Helen's anxious brow cleared.
"I suppose it's natural, but you mustn't forget, my dear, that he's very handsome and charming, and your fancy took a little turn that way on shipboard—and that you are soon to be married to John Glynn."
Posey heaved a long, genuine sigh.
"I don't forget. I'm all right for John, only I wish I could be free a little longer. I should think you'd know nothing would tempt me to be in love with a man whose wife isn't dead. Anyhow, I told John every single thing that ever passed between Clandonald and me, not the tiniest thing hidden. Of course John saw I couldn't help being more interested, in a certain way, in Clandonald than in any man I ever saw before."

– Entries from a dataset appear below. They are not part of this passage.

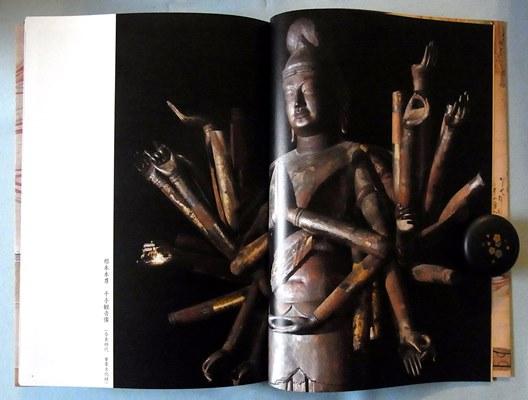 「道成寺の仏たちと『縁起絵巻』」掲載仏像写真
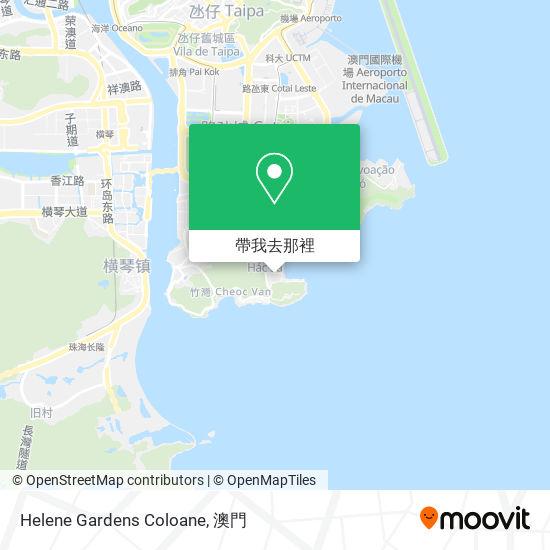 Helene Gardens Coloane地圖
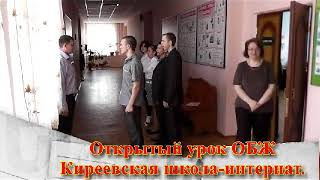 Открытый урок ОБЖ (г.Киреевск)
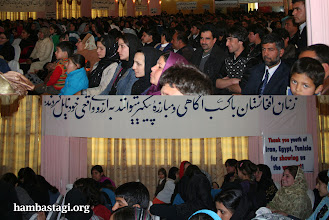 Photo: March 8, 2012- Kabul: The hall of the function of the Solidarity Party of Afghanistan was decorated by anti-occupation and anti-fundamentalist banners.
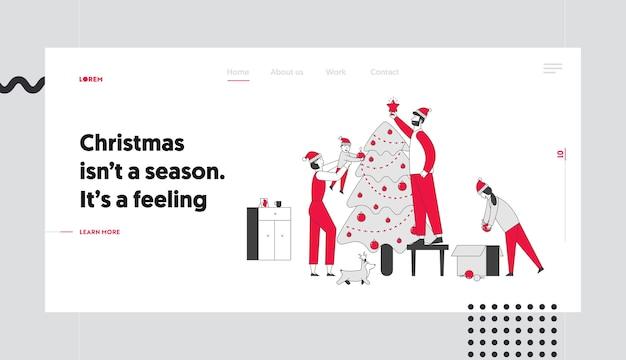 幸せな家族がホームウェブサイトのランディングページでクリスマスツリーを飾る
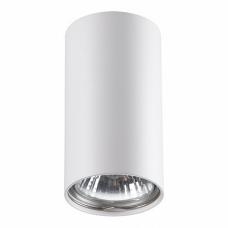 Накладной  светильник Novotech Pipe White 370399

"Not of course, Posey," said Helen, half smiling. "There are even some people who might consider the man you have more 'interesting' than the man you might have had."
"Oh! John is a darling. Everybody knows that, but their looks are not to be compared—why, Helen, he's not as tall as Clandonald by several inches—he hasn't that beautiful set of the head upon the shoulders, just such as I should think a king would have—and that rich, thick brown hair—Helen, it's really dreadful how thin John's hair is getting on the top."